The „servant of lepers” died of poverty and exposure on October 2, 1912. The beatification process of Fr. Jan Beyzym SI started in 1984. The decree of the Congregation for Canonisations, testifying to the heroic life and virtues of Fr. Beyzym was read out at the Vatican in John Paul II’s presence on December 21, 1992.
*Archbishop Zygmunt Szczęsny Feliński* was Metropolitan of Warsaw at the time of the January Uprising. He spent 20 years in exile in Siberia for his letter written in defence of the Church and the Polish nation.
He was born in 1822 in Wołyń. He took part in the Poznań Uprising of 1848. He was ordained to priesthood in 1855, and then set up a hostel for orphans and the homeless in Petersburg. In 1857 he founded the Congregation for the Sisters of Mary’s Family. He became the Metropolitan Archbishop of Warsaw in 1862. Within the next two years he reformed seminaries and the Spiritual Academy in Warsaw, established a hostel for underprivileged children and propagated the May devotion to the Blessed Virgin Mary.
During the January Uprising, in March 1863, he wrote a letter to Tsar Alexander II in defence of the Church and the nation, for which he was incarcerated and exiled to Jarosław on the Volga River. On deliverance from exile in 1883 he was forbidden to return to Warsaw. He died in Cracow on September 17, 1895. In 1920 his body was transferred to Warsaw and a year later laid in one of the crypts of the Warsaw Cathedral.
The information process of Archbishop Feliński was began by Cardinal Stefan Wyszyński in 1965 and was finished by Cardinal Józef Glemp in 1984. In 1988 the Congregation for Canonisations confirmed the validity of the information process.
*Sr. Sancja Janina Szymkowiak*, daughter of Our Lady of Sorrows, endeavoured to reach sainthood through her everyday care about neighbours. Her intercession led to a miraculous cure of a girl from Poznań.
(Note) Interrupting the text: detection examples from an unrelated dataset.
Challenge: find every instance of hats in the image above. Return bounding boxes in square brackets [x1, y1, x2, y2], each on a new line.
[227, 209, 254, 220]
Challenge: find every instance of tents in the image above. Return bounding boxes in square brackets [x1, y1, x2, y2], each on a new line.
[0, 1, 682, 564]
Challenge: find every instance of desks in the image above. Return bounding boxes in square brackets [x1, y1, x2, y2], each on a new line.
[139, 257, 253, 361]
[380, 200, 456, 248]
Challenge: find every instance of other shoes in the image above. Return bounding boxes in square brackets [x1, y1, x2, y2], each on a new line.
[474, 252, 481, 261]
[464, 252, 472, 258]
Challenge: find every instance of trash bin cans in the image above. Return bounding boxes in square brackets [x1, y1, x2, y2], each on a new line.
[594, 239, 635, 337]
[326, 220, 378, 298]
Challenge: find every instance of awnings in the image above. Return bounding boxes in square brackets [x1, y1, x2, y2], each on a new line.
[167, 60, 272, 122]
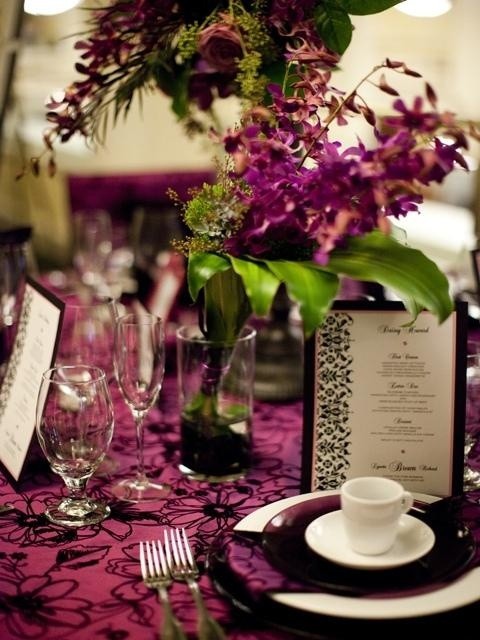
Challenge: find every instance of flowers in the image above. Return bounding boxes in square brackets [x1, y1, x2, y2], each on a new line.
[17, 0, 476, 470]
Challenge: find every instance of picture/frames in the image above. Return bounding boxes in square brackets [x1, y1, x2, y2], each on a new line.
[300, 296, 470, 507]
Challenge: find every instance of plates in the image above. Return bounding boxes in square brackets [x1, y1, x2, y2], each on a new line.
[233, 490, 480, 620]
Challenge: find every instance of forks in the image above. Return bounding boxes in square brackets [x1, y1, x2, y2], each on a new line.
[138, 528, 227, 640]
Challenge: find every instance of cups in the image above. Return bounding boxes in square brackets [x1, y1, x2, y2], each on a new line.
[340, 477, 414, 553]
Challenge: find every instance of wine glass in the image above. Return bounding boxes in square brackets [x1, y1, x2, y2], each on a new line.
[34, 293, 171, 529]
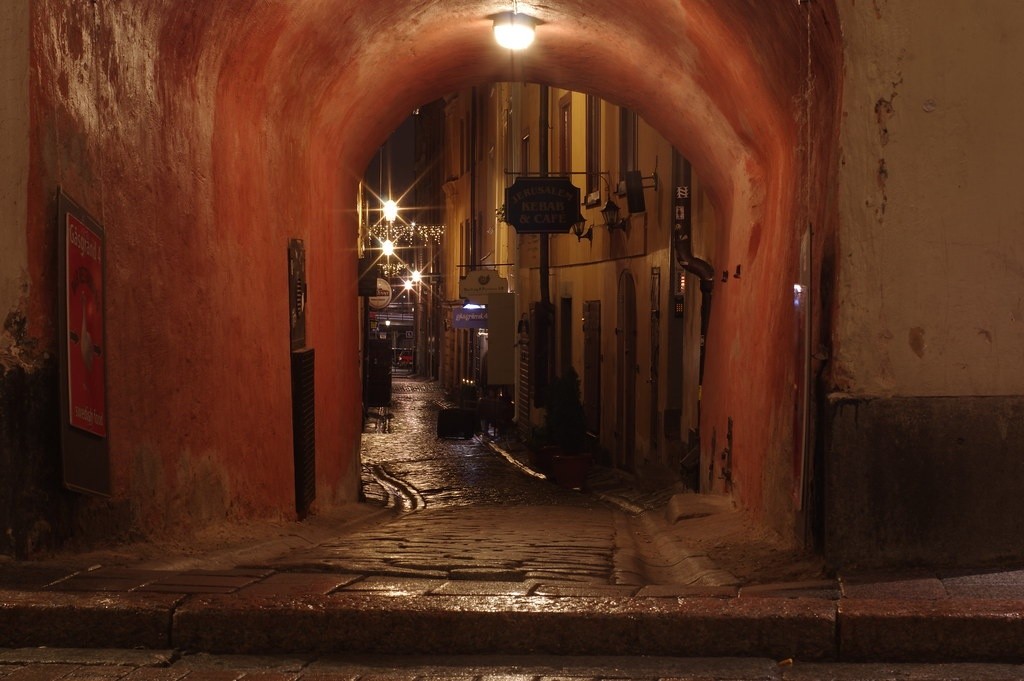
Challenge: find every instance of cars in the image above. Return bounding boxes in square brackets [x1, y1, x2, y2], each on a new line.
[398, 350, 413, 365]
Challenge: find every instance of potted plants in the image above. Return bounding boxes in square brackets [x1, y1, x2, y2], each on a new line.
[542, 376, 592, 482]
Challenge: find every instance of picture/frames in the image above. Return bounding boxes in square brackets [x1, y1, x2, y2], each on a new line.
[65, 213, 108, 437]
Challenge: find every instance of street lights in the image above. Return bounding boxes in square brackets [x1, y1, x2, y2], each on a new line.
[382, 199, 397, 238]
[383, 239, 394, 322]
[412, 270, 421, 303]
[404, 279, 412, 314]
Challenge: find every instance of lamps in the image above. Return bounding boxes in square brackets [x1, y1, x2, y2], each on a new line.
[572, 214, 595, 243]
[598, 200, 629, 232]
[487, 12, 547, 52]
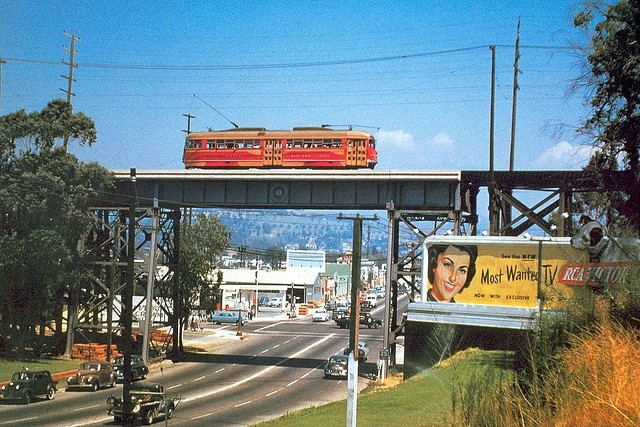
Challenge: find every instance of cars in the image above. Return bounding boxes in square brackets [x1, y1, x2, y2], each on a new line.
[330, 282, 417, 311]
[312, 307, 329, 321]
[209, 310, 247, 325]
[334, 311, 382, 327]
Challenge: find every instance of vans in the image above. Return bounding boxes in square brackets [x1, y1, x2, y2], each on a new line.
[24, 380, 26, 380]
[324, 342, 369, 379]
[67, 355, 148, 390]
[0, 371, 57, 405]
[107, 382, 176, 426]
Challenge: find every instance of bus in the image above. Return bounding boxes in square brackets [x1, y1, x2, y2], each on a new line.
[182, 126, 378, 168]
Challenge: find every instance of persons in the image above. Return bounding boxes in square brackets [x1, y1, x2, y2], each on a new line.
[427, 245, 478, 303]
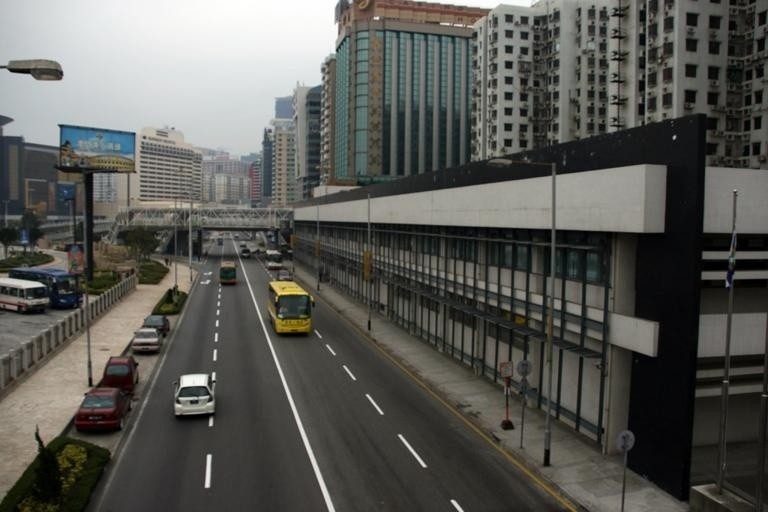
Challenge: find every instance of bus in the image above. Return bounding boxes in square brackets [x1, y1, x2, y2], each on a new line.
[266, 280, 316, 336]
[219, 260, 237, 285]
[0, 277, 51, 314]
[8, 266, 84, 311]
[264, 249, 283, 270]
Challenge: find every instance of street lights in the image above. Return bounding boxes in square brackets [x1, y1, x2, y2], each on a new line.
[485, 156, 561, 467]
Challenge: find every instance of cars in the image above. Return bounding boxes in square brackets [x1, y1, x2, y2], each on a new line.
[171, 371, 218, 417]
[102, 354, 140, 390]
[142, 312, 170, 334]
[217, 232, 251, 258]
[276, 269, 293, 281]
[75, 385, 131, 433]
[132, 326, 164, 352]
Sancja Szymkowiak was born in 1910. She came from the village of Możdżanów near Ostrów Wielkopolski. She studied Romanesque languages at the University of Poznań. While a student she would visit the needy in the poorest district of the city, the so-called “Funhouse.” In 1936, entering the Congregation of Daughters of Our Lady of Sorrows in Poznań, she often expressed her innermost wish: „I need to be a saint at all costs.”
In the Congregation Sr. Sancja performed the duties of a tutor, teacher, translator, porter, and refectory attendant. At the beginning of the Nazi occupation she did not return to her family home but remained in the community. As a translator she took care of the French and English POWs kept in the building of the Congregation. Debilitated by extreme cold and hunger, she went down with tuberculosis and died on August 29, 1942. The Sisters recall that the prisoners of war would come up to kiss her lifeless hand and repeat “Saint Sancja.”
The beatification process of Sr. Sancja began in 1968. Eleven years later her documents were transferred to the Congregation for Canonisations, which confirmed the heroic character of the nun’s virtues on December 18, 2000.